Fresh homemade ricotta is nothing like the stuff you get at the supermarket. You can taste the difference; it's fresher, richer, and all around more delicious. The good news is that you do not need any fancy equipment, hard to acquire cultures, or expensive ingredients. This recipe uses ingredients you probably already have at home with tools you regularly use in your own kitchen. You can add this ricotta to your famous lasagna or spread it over some crostini for a simple snack. However you use it, I am sure it won't take long for the ricotta to disappear. Stay tuned for a post on ricotta recipes.
Makes 1 cup
3 1/2 cups whole milk
1/2 cup heavy cream
1/2 teaspoon coarse sea salt
3 tablespoons lemon juice
Pour the milk, cream and salt into a saucepan.
Using a thermometer, heat the milk to 190°F, stirring it occasionally to keep it from scorching on the bottom.
Remove the pan off the heat and add the lemon juice, then stir the mixture a couple of times.

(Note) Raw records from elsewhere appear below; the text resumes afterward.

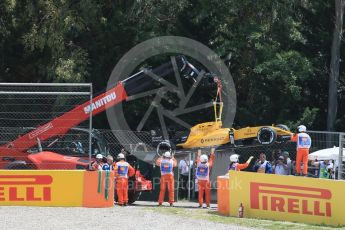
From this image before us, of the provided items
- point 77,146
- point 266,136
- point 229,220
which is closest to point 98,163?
point 77,146

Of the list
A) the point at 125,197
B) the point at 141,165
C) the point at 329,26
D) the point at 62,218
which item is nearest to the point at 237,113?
the point at 329,26

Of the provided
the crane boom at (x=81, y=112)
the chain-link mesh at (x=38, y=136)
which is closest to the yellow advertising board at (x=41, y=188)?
the chain-link mesh at (x=38, y=136)

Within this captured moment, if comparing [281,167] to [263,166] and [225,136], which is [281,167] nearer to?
[263,166]

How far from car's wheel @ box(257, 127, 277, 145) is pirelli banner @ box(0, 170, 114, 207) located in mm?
4631

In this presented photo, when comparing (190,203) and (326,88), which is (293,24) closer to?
(326,88)

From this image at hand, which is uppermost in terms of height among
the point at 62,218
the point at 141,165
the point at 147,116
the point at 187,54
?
the point at 187,54

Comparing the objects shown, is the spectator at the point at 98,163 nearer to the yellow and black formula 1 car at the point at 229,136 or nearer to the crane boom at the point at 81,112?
the crane boom at the point at 81,112

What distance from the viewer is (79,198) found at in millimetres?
18109

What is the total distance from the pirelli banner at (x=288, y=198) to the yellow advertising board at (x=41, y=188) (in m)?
3.90

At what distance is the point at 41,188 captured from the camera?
59.3 feet

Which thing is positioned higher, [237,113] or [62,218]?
[237,113]

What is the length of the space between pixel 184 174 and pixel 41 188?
16.9 ft

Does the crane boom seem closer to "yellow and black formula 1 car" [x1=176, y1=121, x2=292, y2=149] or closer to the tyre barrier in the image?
"yellow and black formula 1 car" [x1=176, y1=121, x2=292, y2=149]

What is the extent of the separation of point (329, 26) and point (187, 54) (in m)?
5.90
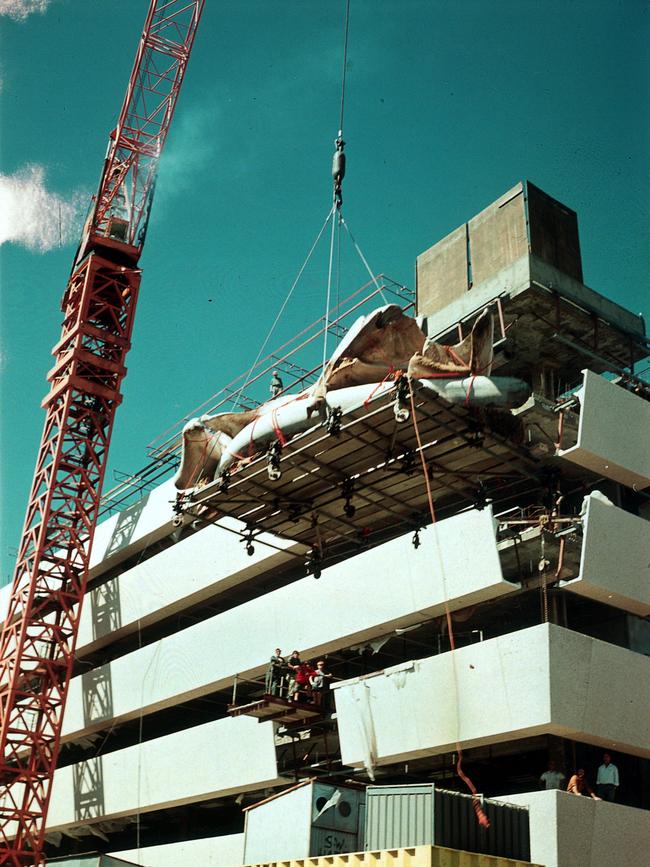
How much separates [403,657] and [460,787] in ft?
14.0

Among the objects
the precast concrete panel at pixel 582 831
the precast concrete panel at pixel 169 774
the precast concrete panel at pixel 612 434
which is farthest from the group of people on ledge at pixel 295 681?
the precast concrete panel at pixel 612 434

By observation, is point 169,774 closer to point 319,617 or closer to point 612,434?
point 319,617

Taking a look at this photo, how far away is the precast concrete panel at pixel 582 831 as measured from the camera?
68.8 feet

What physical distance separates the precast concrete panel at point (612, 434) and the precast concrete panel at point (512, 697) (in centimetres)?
430

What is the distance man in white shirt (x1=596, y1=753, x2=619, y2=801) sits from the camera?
22.8 m

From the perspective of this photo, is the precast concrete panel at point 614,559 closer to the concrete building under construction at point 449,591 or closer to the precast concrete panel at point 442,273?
the concrete building under construction at point 449,591

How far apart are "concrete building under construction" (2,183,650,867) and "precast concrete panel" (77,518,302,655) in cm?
12

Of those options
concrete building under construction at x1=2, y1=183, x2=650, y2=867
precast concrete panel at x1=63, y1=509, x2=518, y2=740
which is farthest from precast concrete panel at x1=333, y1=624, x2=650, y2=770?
precast concrete panel at x1=63, y1=509, x2=518, y2=740

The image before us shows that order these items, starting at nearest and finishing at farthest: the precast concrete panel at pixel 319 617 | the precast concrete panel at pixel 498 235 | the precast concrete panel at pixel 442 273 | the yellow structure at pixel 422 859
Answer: the yellow structure at pixel 422 859
the precast concrete panel at pixel 319 617
the precast concrete panel at pixel 498 235
the precast concrete panel at pixel 442 273

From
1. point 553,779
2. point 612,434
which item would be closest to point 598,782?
point 553,779

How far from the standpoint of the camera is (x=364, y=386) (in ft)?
56.9

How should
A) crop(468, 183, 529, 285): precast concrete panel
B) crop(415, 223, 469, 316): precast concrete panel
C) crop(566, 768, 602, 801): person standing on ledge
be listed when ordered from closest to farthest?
crop(566, 768, 602, 801): person standing on ledge < crop(468, 183, 529, 285): precast concrete panel < crop(415, 223, 469, 316): precast concrete panel

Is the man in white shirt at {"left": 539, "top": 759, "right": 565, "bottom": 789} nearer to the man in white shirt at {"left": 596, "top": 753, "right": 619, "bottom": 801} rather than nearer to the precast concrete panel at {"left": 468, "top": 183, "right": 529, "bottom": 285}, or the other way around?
the man in white shirt at {"left": 596, "top": 753, "right": 619, "bottom": 801}

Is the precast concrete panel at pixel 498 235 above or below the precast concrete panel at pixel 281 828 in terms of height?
above
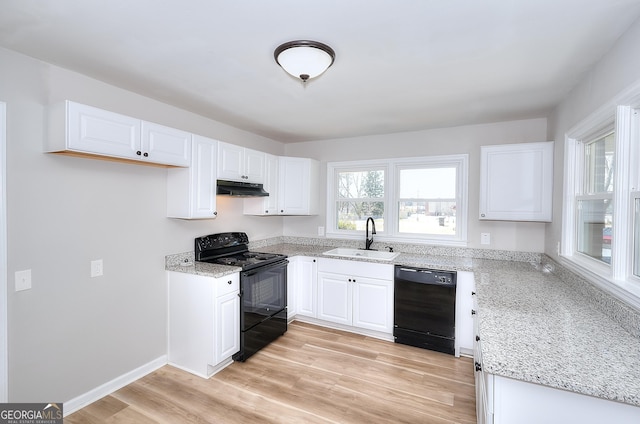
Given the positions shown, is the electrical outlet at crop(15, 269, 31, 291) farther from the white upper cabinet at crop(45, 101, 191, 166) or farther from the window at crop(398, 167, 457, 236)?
the window at crop(398, 167, 457, 236)

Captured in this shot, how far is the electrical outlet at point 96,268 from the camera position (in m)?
2.27

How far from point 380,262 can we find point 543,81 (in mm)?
2097

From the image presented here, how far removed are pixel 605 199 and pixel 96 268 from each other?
3.60m

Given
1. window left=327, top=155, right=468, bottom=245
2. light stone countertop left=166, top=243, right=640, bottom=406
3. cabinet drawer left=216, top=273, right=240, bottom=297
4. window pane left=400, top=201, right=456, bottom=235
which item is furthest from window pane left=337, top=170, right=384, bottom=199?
cabinet drawer left=216, top=273, right=240, bottom=297

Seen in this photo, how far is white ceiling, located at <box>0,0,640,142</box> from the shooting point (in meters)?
1.41

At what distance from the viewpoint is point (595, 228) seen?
2131 mm

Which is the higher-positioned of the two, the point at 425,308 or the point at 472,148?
the point at 472,148

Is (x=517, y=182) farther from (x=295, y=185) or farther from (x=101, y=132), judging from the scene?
(x=101, y=132)

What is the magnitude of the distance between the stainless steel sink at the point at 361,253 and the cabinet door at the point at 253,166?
1.23 meters

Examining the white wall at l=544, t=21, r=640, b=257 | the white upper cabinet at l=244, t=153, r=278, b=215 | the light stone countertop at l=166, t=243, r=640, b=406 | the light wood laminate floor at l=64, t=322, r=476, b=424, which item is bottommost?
the light wood laminate floor at l=64, t=322, r=476, b=424

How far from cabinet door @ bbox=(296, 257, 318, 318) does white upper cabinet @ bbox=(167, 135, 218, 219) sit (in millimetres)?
1370

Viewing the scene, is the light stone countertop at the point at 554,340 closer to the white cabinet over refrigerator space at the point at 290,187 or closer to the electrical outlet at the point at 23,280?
the white cabinet over refrigerator space at the point at 290,187

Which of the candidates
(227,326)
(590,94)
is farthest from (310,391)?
(590,94)

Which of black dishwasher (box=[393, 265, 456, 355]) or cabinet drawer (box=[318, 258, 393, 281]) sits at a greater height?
→ cabinet drawer (box=[318, 258, 393, 281])
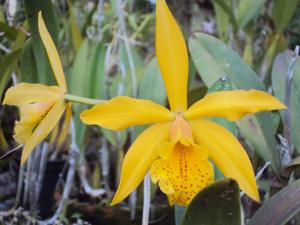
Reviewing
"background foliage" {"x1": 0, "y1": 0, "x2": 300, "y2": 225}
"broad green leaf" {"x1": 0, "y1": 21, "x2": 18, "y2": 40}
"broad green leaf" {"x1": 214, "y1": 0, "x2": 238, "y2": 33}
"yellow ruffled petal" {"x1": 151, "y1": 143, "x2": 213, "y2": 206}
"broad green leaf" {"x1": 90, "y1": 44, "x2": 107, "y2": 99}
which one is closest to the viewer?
"yellow ruffled petal" {"x1": 151, "y1": 143, "x2": 213, "y2": 206}

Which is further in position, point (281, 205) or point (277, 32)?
point (277, 32)

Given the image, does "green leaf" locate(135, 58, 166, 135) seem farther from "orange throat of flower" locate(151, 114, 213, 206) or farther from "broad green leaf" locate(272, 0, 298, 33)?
"orange throat of flower" locate(151, 114, 213, 206)

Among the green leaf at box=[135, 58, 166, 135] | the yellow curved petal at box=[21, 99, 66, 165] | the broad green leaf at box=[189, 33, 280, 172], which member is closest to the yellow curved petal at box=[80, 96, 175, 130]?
A: the yellow curved petal at box=[21, 99, 66, 165]

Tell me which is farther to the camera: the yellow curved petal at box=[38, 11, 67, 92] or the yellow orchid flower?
the yellow curved petal at box=[38, 11, 67, 92]

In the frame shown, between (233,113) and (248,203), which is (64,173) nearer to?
(248,203)

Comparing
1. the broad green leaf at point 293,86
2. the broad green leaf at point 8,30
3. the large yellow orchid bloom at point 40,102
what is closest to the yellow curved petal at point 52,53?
the large yellow orchid bloom at point 40,102

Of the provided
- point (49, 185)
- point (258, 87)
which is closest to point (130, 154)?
point (258, 87)
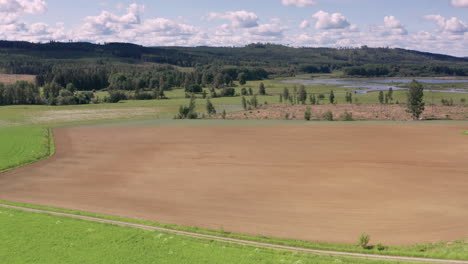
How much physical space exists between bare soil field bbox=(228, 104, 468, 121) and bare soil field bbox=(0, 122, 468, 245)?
1332 inches

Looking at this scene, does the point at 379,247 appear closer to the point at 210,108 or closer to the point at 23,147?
the point at 23,147

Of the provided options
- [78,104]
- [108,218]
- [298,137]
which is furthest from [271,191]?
[78,104]

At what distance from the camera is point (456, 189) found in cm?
5059

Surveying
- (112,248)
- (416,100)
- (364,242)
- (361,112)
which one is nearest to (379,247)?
(364,242)

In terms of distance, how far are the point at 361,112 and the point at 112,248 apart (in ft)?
396

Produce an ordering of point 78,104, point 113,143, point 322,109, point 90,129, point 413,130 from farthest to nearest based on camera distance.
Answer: point 78,104, point 322,109, point 90,129, point 413,130, point 113,143

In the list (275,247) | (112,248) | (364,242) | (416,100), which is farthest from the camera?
(416,100)

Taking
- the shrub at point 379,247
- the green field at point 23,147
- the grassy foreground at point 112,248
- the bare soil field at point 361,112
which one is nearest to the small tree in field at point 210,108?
the bare soil field at point 361,112

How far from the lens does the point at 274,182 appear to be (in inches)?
2189

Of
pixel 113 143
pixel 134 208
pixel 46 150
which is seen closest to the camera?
pixel 134 208

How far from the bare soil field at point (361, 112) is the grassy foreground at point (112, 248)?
104973 millimetres

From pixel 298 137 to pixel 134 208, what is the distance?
178 feet

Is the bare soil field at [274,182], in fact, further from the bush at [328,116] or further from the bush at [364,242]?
the bush at [328,116]

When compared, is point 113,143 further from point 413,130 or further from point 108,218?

Leave the milk mixture to sit for at least 5 minutes (it will start to look curdled).
Line a colander with two layers of cheesecloth and place it over a large bowl (to catch the whey).
Pour the mixture into the colander to allows the curds seperate from the whey. This will take at least an hour.
After an hour, you will have a spreadble ricotta. If you desire a firmer texture, let it sit for another hour.
Transfer the ricotta to an airtight container and refrigerate until ready to use.